■ ZUR AUFGABE: Kopiere bitte den folgenden Auszug über die Restitution von Kulturgütern vollständig und Zeichen für Zeichen unverändert.

■ AUSZUG ZUM LESEN:

Nur durch den Titel konnte ich mir auf dieses Buch keinen Reim machen: „Was soll zurück? Die Restitution von Kulturgütern im Zeitalter der Nostalgie“. Eine Ahnung bekam ich durch den Namen der Autorin: Sophie Schönberger ist Professorin für Öffentliches Recht, Kunst- und Kulturrecht in Düsseldorf. Und so dachte ich, es würde primär um die rechtlichen Bedingungen von Restitution gehen. Da lag ich falsch.
Natürlich findet man in diesem Buch juristische Hintergründe, aber die werden bzgl. der Restitution afrikanischer Kulturgüter recht schnell abgehandelt: Laut der Autorin ist beispielsweise der Raub der Benin Bronzen durch britische Truppen aus Sicht der Kolonialisatoren formaljuristisch kein Unrecht, da das Völkerrecht damals einzig „ein Recht des globalen Nordens“ gewesen sei und es sich bei den kolonialisierten Gebieten „nicht um völkerrechtliche Staaten im völkerrechtlichen Sinne“ gehandelt hätten. Die Wegnahme von Kulturgütern war demnach „nach den Maßstäben der damaligen Zeit“ nicht illegal.“ Und da sich das Recht „unbeeindruckt“ fortschreibt und bis heute nicht verändert wurde, gilt: „Auf koloniale Raubzüge ist daher im Grundsatz das Recht der Kolonialzeit anzuwenden“. Auch wenn dies der „moralischen Bewertung in der Öffentlichkeit“ wiederspricht.

■ Eine Folge von Zeilen:
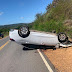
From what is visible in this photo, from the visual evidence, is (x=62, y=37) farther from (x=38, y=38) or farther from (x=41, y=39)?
(x=38, y=38)

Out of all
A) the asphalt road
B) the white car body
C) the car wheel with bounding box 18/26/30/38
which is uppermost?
the car wheel with bounding box 18/26/30/38

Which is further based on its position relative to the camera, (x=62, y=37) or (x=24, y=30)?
(x=62, y=37)

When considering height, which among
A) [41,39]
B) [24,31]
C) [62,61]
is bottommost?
[62,61]

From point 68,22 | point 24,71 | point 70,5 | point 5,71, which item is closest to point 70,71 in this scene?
point 24,71

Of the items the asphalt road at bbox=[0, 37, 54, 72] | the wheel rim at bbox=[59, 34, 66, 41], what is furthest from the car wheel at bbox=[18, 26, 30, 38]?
the wheel rim at bbox=[59, 34, 66, 41]

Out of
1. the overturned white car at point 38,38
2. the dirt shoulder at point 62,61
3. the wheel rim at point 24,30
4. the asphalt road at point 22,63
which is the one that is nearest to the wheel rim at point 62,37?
the overturned white car at point 38,38

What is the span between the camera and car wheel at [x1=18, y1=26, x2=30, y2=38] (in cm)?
796

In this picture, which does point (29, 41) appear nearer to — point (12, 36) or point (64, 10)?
point (12, 36)

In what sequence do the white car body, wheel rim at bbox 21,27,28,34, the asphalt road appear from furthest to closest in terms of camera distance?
wheel rim at bbox 21,27,28,34 < the white car body < the asphalt road

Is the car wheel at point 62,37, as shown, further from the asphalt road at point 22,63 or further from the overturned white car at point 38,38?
the asphalt road at point 22,63

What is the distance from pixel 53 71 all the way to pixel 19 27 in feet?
15.0

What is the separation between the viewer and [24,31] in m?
8.10

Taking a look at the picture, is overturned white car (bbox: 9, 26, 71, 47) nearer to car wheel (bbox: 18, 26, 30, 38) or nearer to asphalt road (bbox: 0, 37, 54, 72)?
car wheel (bbox: 18, 26, 30, 38)

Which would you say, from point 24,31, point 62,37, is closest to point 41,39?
point 24,31
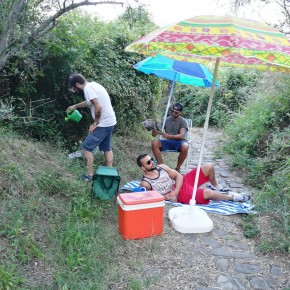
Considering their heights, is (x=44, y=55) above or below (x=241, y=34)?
below

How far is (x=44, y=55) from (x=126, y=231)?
→ 2874 mm

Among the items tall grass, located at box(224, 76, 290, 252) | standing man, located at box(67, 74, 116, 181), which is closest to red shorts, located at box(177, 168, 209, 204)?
tall grass, located at box(224, 76, 290, 252)

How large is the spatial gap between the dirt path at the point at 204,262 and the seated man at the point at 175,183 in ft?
1.75

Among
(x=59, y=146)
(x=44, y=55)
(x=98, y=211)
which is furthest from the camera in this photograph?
(x=59, y=146)

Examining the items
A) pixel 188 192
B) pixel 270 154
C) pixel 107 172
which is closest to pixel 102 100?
pixel 107 172

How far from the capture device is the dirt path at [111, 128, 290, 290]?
2930mm

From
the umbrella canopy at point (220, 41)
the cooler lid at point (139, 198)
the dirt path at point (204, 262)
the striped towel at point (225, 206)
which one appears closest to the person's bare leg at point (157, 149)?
the striped towel at point (225, 206)

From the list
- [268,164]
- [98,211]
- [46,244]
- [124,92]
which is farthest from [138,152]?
[46,244]

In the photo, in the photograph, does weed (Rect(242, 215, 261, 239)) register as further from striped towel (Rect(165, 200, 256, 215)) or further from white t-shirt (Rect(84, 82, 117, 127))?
white t-shirt (Rect(84, 82, 117, 127))

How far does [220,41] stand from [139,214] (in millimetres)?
1922

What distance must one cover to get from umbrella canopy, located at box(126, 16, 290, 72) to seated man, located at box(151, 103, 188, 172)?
2519 mm

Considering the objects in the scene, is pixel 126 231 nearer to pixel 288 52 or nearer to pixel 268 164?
pixel 288 52

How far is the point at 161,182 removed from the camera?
430 cm

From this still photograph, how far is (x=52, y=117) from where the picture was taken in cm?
514
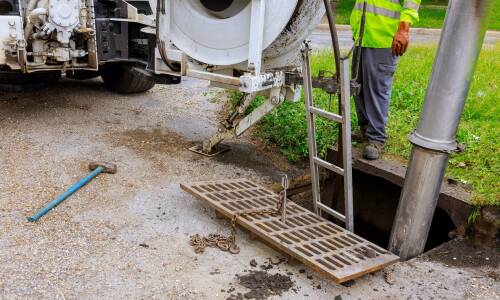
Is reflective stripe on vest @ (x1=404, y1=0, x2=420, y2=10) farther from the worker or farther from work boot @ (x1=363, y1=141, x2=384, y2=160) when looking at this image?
work boot @ (x1=363, y1=141, x2=384, y2=160)

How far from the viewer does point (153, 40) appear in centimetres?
440

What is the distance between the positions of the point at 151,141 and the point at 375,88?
6.66 ft

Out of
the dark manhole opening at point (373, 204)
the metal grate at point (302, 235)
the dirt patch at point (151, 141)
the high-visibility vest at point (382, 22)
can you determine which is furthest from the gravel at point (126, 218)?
the high-visibility vest at point (382, 22)

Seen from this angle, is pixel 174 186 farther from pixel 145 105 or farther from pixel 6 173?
pixel 145 105

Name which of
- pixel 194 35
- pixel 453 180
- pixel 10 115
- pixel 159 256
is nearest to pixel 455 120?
pixel 453 180

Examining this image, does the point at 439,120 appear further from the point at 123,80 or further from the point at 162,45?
the point at 123,80

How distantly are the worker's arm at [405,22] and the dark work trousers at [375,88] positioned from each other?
0.73ft

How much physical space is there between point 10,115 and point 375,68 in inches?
137

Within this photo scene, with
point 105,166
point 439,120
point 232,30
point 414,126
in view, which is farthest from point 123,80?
point 439,120

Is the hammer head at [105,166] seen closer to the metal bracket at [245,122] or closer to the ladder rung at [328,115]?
the metal bracket at [245,122]

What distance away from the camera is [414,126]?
184 inches

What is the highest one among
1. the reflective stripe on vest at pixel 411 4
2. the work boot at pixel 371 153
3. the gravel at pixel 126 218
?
the reflective stripe on vest at pixel 411 4

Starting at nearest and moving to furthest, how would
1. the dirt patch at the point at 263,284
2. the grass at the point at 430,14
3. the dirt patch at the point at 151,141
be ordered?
the dirt patch at the point at 263,284 → the dirt patch at the point at 151,141 → the grass at the point at 430,14

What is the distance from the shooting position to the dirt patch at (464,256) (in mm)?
3078
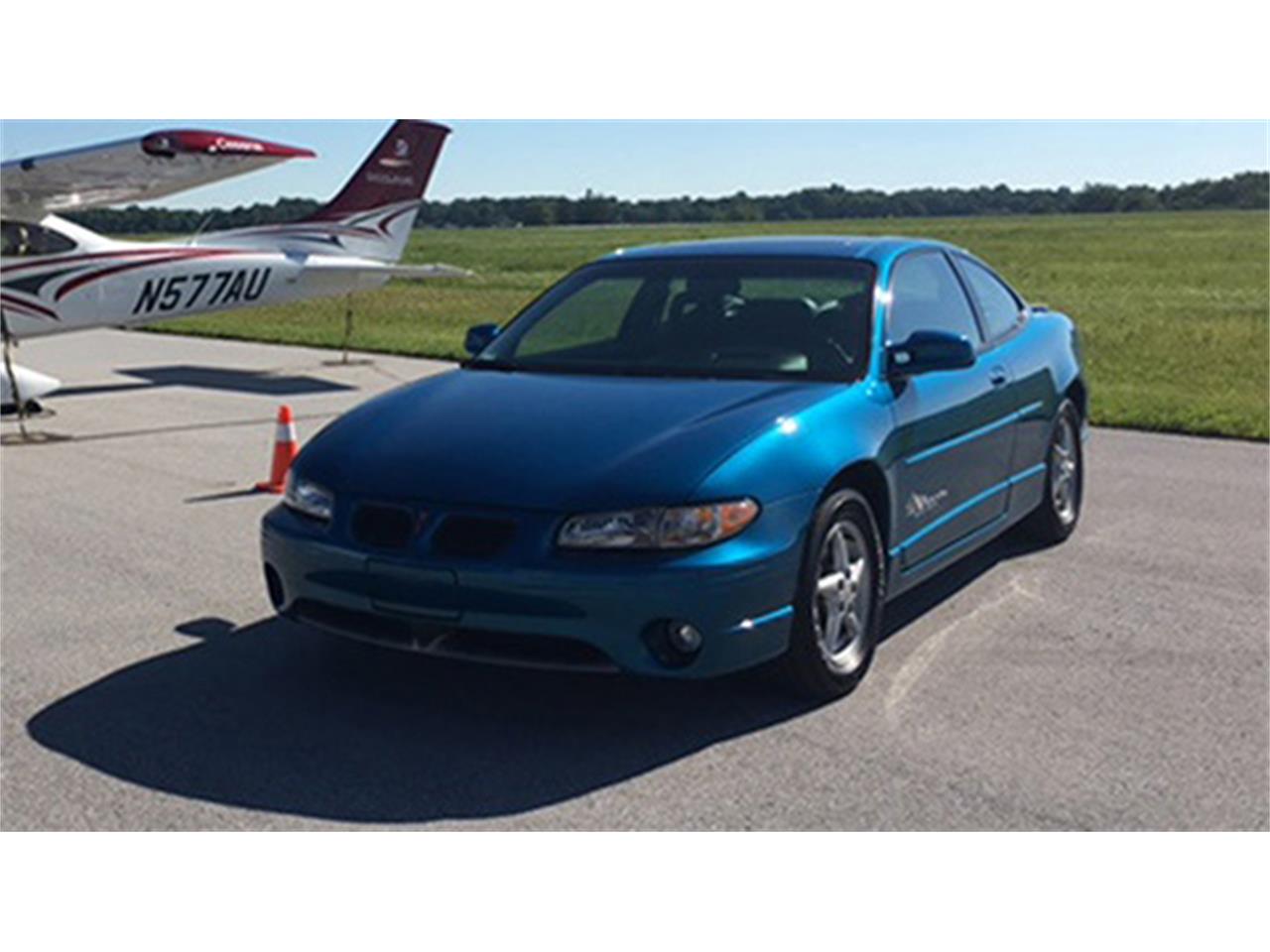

■ LÖSUNG:
Nur durch den Titel konnte ich mir auf dieses Buch keinen Reim machen: „Was soll zurück? Die Restitution von Kulturgütern im Zeitalter der Nostalgie“. Eine Ahnung bekam ich durch den Namen der Autorin: Sophie Schönberger ist Professorin für Öffentliches Recht, Kunst- und Kulturrecht in Düsseldorf. Und so dachte ich, es würde primär um die rechtlichen Bedingungen von Restitution gehen. Da lag ich falsch.
Natürlich findet man in diesem Buch juristische Hintergründe, aber die werden bzgl. der Restitution afrikanischer Kulturgüter recht schnell abgehandelt: Laut der Autorin ist beispielsweise der Raub der Benin Bronzen durch britische Truppen aus Sicht der Kolonialisatoren formaljuristisch kein Unrecht, da das Völkerrecht damals einzig „ein Recht des globalen Nordens“ gewesen sei und es sich bei den kolonialisierten Gebieten „nicht um völkerrechtliche Staaten im völkerrechtlichen Sinne“ gehandelt hätten. Die Wegnahme von Kulturgütern war demnach „nach den Maßstäben der damaligen Zeit“ nicht illegal.“ Und da sich das Recht „unbeeindruckt“ fortschreibt und bis heute nicht verändert wurde, gilt: „Auf koloniale Raubzüge ist daher im Grundsatz das Recht der Kolonialzeit anzuwenden“. Auch wenn dies der „moralischen Bewertung in der Öffentlichkeit“ wiederspricht.